A Promoter Region Binding Protein and DNA Gyrase
Regulate Anaerobic Transcription of nifLA in
Enterobacter cloacae
Biao
Hu,
Jiabi
Zhu,
San Chiun
Shen, and
Guan-qiao
Yu*
Laboratory of Molecular Genetics, Shanghai
Institute of Plant Physiology, The Chinese Academy of Sciences,
Shanghai, China 200032
Received 13 December 1999/Accepted 26 April 2000
 |
ABSTRACT |
Our work provides evidence that a sequence characteristic of FNR
binding sites, when interacted with by a trans-acting
factor, activates anaerobic transcription of the nifLA
operon in Enterobacter cloacae. DNA gyrase activity has
been found to be important for the anaerobic transcription of the
nifLA promoter. Our results suggest that anaerobic
regulation of the nifLA operon is mediated through
the control of the promoter region-binding trans-acting factor at the transcriptional level, while DNA supercoiling functions in providing a topological requirement for the activation of transcription.
| |
INTRODUCTION |
In the nitrogen-fixing
(nif) enteric bacteria Klebsiella pneumoniae and
Enterobacter cloacae, the nif genes are regulated by the activity of the ntrC, ntrA,
nifA, and nifL genes at the transcriptional level
(2, 3, 4, 24). nifL and nifA constitute an operon which is regulated by the product of
ntrC or autoregulated by the product of nifA,
NifA (5, 9). NifA acts as a positive regulator in
conjunction with NtrA to activate nif genes (19),
while the product of nifL, NifL, acts as a repressor of
nif genes under oxygen or in an excess of fixed nitrogen
(13).
Our previous investigations showed that the nifLA promoter
is highly sensitive to oxygen and that NifA is inactivated by NifL under oxygen (5, 15, 23). Accordingly, we hypothesized that
nif regulation by oxygen is mediated at two different
levels. First, at the transcriptional level, the oxygen sensitivity of the nifLA promoter ensures that the nifLA
promoter and, hence, all other nif promoters are repressed
by oxygen; second, at the posttranslational level, NifL interacts with
NifA in the presence of oxygen. As the result of a shortage of active
NifA, the expression of other nif genes is blocked.

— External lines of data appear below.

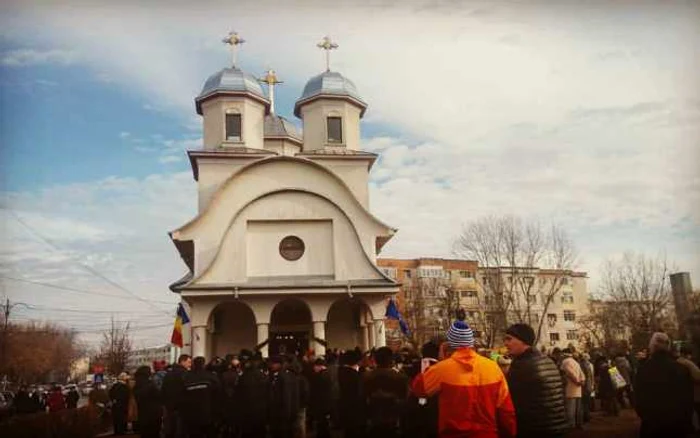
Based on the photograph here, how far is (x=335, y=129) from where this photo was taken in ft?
87.5

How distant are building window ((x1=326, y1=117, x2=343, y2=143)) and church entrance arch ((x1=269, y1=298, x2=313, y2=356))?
7298mm

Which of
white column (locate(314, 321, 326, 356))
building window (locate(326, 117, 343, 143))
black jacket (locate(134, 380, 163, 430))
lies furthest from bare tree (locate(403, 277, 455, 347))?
black jacket (locate(134, 380, 163, 430))

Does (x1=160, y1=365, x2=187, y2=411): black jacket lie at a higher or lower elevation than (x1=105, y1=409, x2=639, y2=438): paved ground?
higher

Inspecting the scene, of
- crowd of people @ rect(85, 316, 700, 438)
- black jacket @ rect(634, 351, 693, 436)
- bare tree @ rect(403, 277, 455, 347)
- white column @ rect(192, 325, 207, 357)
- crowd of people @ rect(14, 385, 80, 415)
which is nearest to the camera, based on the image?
crowd of people @ rect(85, 316, 700, 438)

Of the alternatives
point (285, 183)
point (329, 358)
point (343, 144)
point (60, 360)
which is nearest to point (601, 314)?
point (343, 144)

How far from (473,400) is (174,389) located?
660 centimetres

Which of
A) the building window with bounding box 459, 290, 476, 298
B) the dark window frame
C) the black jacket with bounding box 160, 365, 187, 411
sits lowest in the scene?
the black jacket with bounding box 160, 365, 187, 411

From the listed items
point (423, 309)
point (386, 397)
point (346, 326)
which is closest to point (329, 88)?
point (346, 326)

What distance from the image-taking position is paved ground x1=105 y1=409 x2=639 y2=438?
11773mm

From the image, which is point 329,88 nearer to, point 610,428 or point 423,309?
point 610,428

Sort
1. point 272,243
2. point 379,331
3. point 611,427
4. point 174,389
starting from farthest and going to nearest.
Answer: point 272,243
point 379,331
point 611,427
point 174,389

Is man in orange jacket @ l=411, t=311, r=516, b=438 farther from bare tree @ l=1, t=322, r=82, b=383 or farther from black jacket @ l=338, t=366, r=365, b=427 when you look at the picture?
bare tree @ l=1, t=322, r=82, b=383

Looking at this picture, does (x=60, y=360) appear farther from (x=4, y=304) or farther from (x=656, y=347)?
(x=656, y=347)

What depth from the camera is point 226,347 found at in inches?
934
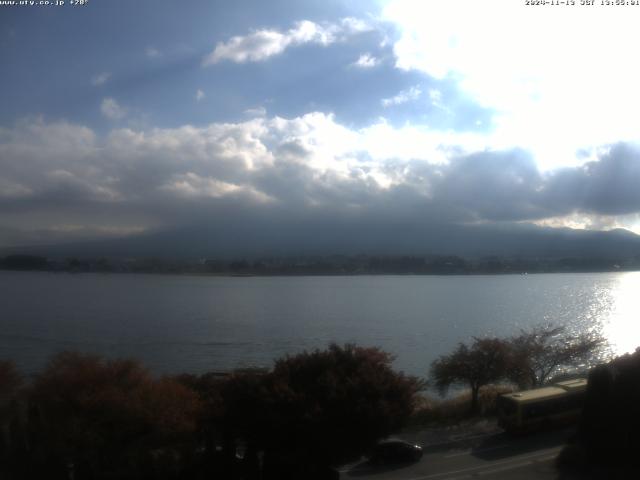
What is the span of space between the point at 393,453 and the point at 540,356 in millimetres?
13036

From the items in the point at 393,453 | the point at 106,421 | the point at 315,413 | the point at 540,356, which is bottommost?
the point at 393,453

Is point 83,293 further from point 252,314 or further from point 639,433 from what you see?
point 639,433

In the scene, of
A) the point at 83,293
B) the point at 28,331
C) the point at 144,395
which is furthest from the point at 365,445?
the point at 83,293

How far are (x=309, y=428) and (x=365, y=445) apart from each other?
130 centimetres

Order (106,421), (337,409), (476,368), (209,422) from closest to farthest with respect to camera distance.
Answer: (337,409)
(106,421)
(209,422)
(476,368)

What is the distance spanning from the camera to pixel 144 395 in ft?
41.3

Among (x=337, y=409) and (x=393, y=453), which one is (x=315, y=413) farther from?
(x=393, y=453)

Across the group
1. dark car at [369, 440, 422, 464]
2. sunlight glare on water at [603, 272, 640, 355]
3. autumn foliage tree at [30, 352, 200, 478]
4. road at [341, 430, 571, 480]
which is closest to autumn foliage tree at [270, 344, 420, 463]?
road at [341, 430, 571, 480]

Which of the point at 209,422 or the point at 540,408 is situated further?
the point at 540,408

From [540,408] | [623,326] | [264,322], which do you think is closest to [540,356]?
[540,408]

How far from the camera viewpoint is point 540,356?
80.2ft

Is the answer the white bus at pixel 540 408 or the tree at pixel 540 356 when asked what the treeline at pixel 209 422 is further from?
the tree at pixel 540 356

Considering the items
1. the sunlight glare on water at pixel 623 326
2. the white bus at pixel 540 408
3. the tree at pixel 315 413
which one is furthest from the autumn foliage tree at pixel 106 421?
the sunlight glare on water at pixel 623 326

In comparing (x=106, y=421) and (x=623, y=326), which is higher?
(x=106, y=421)
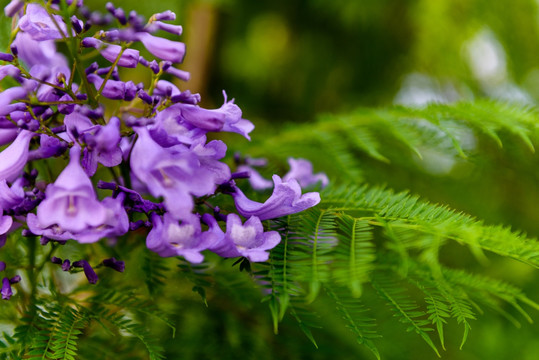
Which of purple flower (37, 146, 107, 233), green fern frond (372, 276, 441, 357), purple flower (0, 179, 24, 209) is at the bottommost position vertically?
green fern frond (372, 276, 441, 357)

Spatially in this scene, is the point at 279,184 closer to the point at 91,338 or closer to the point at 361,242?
the point at 361,242

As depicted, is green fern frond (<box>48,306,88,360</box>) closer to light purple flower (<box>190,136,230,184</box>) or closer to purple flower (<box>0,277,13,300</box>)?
purple flower (<box>0,277,13,300</box>)

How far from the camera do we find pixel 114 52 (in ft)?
2.86

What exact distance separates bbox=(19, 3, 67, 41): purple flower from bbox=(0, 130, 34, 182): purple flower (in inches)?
6.8

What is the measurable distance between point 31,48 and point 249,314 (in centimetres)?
77

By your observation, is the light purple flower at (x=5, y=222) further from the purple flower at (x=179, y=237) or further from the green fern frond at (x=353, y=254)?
the green fern frond at (x=353, y=254)

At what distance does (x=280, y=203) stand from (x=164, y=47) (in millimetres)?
328

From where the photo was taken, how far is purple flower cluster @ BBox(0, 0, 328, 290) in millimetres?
682

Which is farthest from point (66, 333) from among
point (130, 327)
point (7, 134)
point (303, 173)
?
point (303, 173)

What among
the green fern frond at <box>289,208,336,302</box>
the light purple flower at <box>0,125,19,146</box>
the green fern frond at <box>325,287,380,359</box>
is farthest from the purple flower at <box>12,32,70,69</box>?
the green fern frond at <box>325,287,380,359</box>

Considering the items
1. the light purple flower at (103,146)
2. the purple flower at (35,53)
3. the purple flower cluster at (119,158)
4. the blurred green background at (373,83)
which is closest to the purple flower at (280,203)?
the purple flower cluster at (119,158)

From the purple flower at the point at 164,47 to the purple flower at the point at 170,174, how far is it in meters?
0.19

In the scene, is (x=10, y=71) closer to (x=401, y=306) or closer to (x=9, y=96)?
(x=9, y=96)

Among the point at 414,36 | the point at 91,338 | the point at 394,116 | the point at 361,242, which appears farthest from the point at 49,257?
the point at 414,36
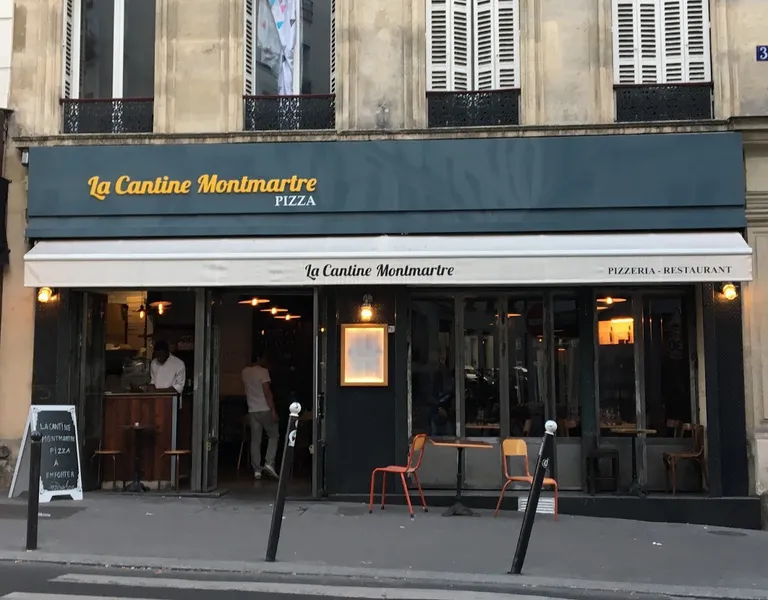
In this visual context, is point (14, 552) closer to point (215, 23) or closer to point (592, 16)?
point (215, 23)

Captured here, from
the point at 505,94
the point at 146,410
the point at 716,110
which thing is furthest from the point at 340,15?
the point at 146,410

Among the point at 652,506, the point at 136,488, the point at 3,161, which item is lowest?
the point at 652,506

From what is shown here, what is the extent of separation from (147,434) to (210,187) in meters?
3.44

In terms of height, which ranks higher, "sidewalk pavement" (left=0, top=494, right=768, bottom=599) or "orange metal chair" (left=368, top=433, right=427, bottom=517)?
"orange metal chair" (left=368, top=433, right=427, bottom=517)

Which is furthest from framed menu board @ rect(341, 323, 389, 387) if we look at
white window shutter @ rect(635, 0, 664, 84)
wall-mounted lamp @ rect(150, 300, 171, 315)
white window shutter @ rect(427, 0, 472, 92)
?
white window shutter @ rect(635, 0, 664, 84)

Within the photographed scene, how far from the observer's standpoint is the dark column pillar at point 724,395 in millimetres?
9352

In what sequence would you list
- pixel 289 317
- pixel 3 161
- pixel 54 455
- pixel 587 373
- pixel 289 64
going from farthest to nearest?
1. pixel 289 317
2. pixel 289 64
3. pixel 3 161
4. pixel 587 373
5. pixel 54 455

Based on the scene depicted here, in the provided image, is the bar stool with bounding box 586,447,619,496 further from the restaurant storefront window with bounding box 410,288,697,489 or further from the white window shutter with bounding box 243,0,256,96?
the white window shutter with bounding box 243,0,256,96

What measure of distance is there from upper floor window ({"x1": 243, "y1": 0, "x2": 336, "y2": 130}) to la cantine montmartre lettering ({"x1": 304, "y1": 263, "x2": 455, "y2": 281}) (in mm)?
2299

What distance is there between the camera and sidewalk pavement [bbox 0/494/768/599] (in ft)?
21.3

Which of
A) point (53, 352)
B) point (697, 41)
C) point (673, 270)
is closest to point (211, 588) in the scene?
point (53, 352)

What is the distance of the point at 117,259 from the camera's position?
31.1 feet

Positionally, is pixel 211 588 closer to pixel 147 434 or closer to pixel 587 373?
pixel 147 434

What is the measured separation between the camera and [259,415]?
38.0 ft
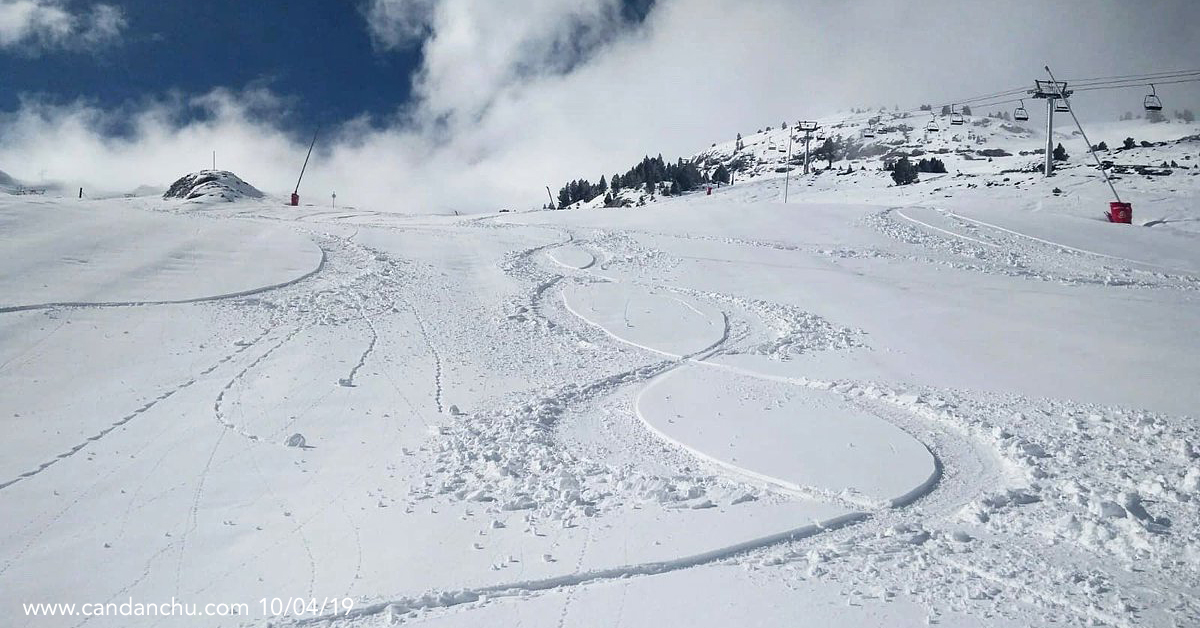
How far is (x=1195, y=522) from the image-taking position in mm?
5988

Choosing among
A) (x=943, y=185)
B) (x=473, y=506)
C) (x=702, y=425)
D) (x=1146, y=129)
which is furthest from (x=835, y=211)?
(x=1146, y=129)

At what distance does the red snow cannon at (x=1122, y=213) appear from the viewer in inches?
1085

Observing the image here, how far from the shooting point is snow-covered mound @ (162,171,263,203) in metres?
41.3

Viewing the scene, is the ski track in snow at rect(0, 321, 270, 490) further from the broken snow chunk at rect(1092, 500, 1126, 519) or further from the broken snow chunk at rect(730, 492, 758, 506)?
the broken snow chunk at rect(1092, 500, 1126, 519)

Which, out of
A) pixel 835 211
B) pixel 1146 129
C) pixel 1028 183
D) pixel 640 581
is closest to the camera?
pixel 640 581

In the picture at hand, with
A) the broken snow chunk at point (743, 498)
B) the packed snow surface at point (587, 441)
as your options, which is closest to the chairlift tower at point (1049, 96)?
the packed snow surface at point (587, 441)

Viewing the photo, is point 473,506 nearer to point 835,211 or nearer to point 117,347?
point 117,347

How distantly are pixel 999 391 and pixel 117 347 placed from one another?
13.3 metres

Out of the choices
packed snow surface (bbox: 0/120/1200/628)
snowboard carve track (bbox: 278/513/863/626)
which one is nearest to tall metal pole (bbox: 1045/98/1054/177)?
packed snow surface (bbox: 0/120/1200/628)

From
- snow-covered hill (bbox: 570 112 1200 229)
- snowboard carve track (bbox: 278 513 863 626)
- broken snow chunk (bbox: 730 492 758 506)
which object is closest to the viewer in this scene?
snowboard carve track (bbox: 278 513 863 626)

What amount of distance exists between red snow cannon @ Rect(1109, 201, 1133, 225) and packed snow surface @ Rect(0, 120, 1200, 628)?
1179cm

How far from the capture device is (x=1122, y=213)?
2766cm

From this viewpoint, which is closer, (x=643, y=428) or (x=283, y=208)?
(x=643, y=428)

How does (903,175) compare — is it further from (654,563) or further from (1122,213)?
(654,563)
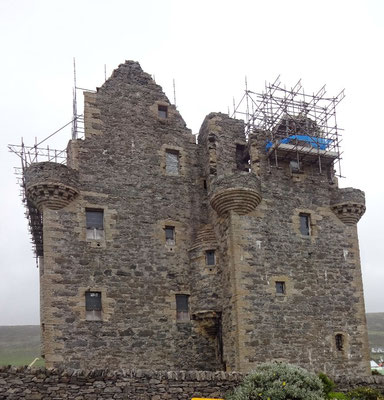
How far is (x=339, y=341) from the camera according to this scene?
2325 cm

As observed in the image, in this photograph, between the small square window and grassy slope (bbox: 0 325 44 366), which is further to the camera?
grassy slope (bbox: 0 325 44 366)

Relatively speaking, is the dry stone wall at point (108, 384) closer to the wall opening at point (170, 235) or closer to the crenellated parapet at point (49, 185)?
the crenellated parapet at point (49, 185)

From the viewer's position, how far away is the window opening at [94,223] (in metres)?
21.9

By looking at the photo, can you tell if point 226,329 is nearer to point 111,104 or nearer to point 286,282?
point 286,282

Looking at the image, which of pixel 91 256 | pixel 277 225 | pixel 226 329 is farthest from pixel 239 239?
pixel 91 256

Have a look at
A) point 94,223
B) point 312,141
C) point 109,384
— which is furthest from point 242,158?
point 109,384

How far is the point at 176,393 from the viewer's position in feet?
48.7

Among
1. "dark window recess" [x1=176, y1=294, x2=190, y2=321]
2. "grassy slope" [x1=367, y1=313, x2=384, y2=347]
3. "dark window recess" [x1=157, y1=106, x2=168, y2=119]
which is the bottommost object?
"grassy slope" [x1=367, y1=313, x2=384, y2=347]

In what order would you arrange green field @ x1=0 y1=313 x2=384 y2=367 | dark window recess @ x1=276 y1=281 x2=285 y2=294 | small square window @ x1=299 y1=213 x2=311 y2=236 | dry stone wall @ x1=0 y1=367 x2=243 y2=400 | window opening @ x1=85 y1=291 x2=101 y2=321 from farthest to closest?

Direct interaction of NifL and NifA has been demonstrated by the
two-hybrid system test (16, 23). As to the question of aerial regulation of the nifLA promoter, most investigators
have claimed that neither FNR nor the oxrC gene product is
involved in the expression of nifLA in response to oxygen
(14). Since the activity of the K. pneumoniae
nifLA promoter can be prevented by inhibition of DNA gyrase
activity, they thus held that aerobic-anaerobic regulation of the
nifLA promoter is mainly mediated through the level of DNA
supercoiling (6, 8). Our present work demonstrated that an
upstream sequence of the nifLA promoter characteristic of
the FNR binding sequence, when bound by the trans-acting
factor from the bacterial cells, activates anaerobic expression of the nifLA operon. We also proved that DNA gyrase is
truly important for anaerobic transcription of the nifLA
promoter. A mechanism for aerobic regulation of the nifLA
promoter is proposed.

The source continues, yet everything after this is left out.